Excerpted passage:
----

Mangled names in SE-0344: Distributed Actor Runtime

bobergj · February 23, 2022, 12:33pm

@ktoso I am starting this separate discussion thread to avoid derailing the proposal review thread.

In the proposal under review there's a RemoteCallTarget struct: swift-evolution/0344-distributed-actor-runtime.md at main · apple/swift-evolution · GitHub

public struct RemoteCallTarget: Hashable {
  /// The mangled name of the invoked distributed method.
  /// 
  /// It contains all information necessary to lookup the method using `executeDistributedActorMethod(...)`
  var mangledName: String { ... }
  
  /// The human-readable "full name" of the invoked method, e.g. 'Greeter.hello(name:)'.
  var fullName: String { ... }
}

Looking at mangledName and swift_func_getParameterTypeInfo in the draft implementation here:

github.com

apple/swift/blob/e94aff3ba719e5deffd82f8d71ffe68d971db475/stdlib/public/Distributed/DistributedMetadata.swift#L59-L67


      
          @available(SwiftStdlib 5.7, *)
          @_silgen_name("swift_func_getParameterTypeInfo")

----

Source material:
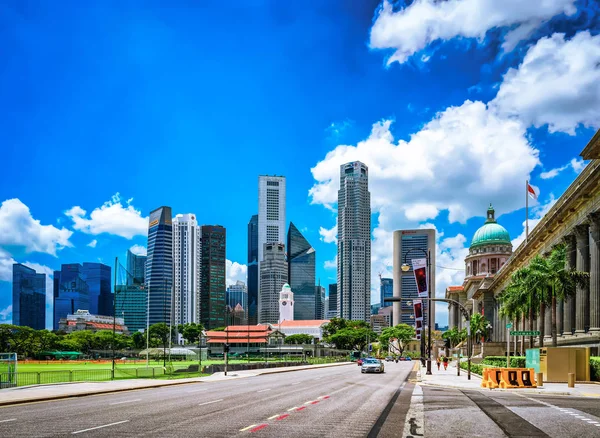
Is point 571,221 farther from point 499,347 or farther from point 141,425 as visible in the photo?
point 141,425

----

List of tasks:
1. Copy the stretch of the forum post on mangled names from "In the proposal" through "invoked distributed method.", swapping "RemoteCallTarget" for "DistributedCallTarget".
2. In the forum post on mangled names, why did the author start a separate discussion thread?

Results by task:
1.
In the proposal under review there's a DistributedCallTarget struct: swift-evolution/0344-distributed-actor-runtime.md at main · apple/swift-evolution · GitHub

public struct DistributedCallTarget: Hashable {
  /// The mangled name of the invoked distributed method.

2. To avoid derailing the proposal review thread.